Note: This bug is displayed in read-only format because the product is no longer active in Red Hat Bugzilla.

Bug 996678

Summary:	[Monitoring] Engine not reporting the data used to generate the Network Load Graph.
Product:	Red Hat Enterprise Virtualization Manager	Reporter:	Udayendu Sekhar Kar <ukar>
Component:	ovirt-engine-webadmin-portal	Assignee:	Lior Vernia <lvernia>
Status:	CLOSED CURRENTRELEASE	QA Contact:	Meni Yakove <myakove>
Severity:	high	Docs Contact:
Priority:	medium
Version:	3.2.0	CC:	acathrow, asegundo, audgiri, bazulay, danken, ecohen, iheim, lpeer, lvernia, masayag, mpavlik, myakove, Rhev-m-bugs, rpai, ukar, yeylon, ylavi
Target Milestone:	---	Keywords:	Triaged
Target Release:	3.4.0
Hardware:	x86_64
OS:	Linux
Whiteboard:	network
Fixed In Version:	ovirt-3.4.0-alpha1	Doc Type:	Bug Fix
Doc Text:		Story Points:	---
Clone Of:		Environment:
Last Closed:	2014-07-10 13:00:35 UTC	Type:	Bug
Regression:	---	Mount Type:	---
Documentation:	---	CRM:
Verified Versions:		Category:	---
oVirt Team:	Network	RHEL 7.3 requirements from Atomic Host:
Cloudforms Team:	---	Target Upstream Version:
Embargoed:
Bug Depends On:	675560, 1007860
Bug Blocks:

Description Udayendu Sekhar Kar 2013-08-13 17:00:41 UTC

Description of problem:
Admin Portal (and REST API) not reporting the data used to generate the network graph. The Network Load Graph in Administrator Portal is not reflecting the biggest value from "txRate" or "rxRate" from all interfaces listed, bond interfaces included. RHEV Administrator Portal only shows Tx and Rx for physical devices.

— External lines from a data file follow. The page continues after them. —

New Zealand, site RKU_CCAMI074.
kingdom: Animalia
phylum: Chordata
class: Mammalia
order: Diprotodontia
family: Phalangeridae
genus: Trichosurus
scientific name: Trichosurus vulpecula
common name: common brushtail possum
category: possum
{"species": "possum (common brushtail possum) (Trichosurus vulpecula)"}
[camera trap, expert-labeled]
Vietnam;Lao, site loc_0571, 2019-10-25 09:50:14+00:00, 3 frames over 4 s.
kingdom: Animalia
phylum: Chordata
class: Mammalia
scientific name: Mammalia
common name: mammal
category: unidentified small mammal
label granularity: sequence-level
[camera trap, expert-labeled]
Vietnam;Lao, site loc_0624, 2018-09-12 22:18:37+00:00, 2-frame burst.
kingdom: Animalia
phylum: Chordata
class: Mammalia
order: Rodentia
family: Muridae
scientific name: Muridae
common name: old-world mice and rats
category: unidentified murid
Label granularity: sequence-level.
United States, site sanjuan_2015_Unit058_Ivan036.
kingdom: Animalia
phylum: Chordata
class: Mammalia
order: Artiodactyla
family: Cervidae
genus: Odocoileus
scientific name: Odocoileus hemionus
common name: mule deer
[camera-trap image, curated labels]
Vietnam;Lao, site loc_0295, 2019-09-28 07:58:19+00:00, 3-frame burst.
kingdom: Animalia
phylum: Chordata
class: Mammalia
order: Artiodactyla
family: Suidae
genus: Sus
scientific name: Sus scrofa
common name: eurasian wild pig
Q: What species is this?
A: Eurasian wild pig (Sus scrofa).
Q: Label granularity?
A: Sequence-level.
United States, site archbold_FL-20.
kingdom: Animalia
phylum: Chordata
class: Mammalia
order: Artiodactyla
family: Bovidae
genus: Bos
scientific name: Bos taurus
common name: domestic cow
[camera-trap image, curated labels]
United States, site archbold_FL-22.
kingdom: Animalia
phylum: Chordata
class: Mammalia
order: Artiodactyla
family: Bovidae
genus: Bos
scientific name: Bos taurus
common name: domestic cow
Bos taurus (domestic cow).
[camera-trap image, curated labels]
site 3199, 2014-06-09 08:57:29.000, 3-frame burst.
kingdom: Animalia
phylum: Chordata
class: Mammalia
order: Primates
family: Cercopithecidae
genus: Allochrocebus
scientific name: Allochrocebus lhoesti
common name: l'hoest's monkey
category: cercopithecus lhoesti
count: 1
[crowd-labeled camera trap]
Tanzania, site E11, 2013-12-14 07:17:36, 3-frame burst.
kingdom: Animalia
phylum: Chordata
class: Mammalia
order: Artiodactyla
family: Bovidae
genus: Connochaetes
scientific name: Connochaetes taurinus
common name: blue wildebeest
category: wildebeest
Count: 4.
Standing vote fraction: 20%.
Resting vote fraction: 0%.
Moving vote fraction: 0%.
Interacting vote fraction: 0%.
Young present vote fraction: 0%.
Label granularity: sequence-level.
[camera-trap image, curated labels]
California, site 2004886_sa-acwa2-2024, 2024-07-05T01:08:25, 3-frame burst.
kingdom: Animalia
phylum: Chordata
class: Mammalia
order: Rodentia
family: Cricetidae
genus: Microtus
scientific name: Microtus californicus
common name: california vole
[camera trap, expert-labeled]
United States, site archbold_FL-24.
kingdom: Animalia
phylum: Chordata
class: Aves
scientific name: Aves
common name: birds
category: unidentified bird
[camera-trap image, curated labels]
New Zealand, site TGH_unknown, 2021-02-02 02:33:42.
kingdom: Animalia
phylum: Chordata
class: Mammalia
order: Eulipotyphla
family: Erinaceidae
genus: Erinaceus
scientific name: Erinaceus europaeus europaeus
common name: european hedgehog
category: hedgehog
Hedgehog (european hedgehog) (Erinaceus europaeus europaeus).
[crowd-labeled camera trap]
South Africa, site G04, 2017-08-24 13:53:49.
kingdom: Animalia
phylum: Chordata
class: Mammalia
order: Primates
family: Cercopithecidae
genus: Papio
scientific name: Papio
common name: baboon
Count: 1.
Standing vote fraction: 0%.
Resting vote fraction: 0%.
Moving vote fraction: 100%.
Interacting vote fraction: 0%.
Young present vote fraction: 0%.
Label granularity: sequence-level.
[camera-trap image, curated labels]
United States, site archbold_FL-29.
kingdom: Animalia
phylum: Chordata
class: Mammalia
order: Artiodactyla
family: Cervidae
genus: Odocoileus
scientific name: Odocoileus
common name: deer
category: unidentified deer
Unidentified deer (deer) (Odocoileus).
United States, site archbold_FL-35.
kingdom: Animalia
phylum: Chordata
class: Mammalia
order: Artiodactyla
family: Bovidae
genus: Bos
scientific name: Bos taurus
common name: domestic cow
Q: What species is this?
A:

Version-Release number of selected component (if applicable):
RHEVM 3.2

How reproducible:
100%

Steps to Reproduce:
1. In RHEV 3.2 use 10Gbps network infrastructure.
2. Install the required guest tool to show the %network utilization in the rhevm GUI through webadmin portal.
3. In the rhevm GUI the value of %network utilization is 10% of the original use. If the actual use if 2% then in the gui it will show 20%.

Actual results:
Its not showing the actual utilization of the network.

Expected results:
It should show the actual utilisation of the network in the rhevm GUI.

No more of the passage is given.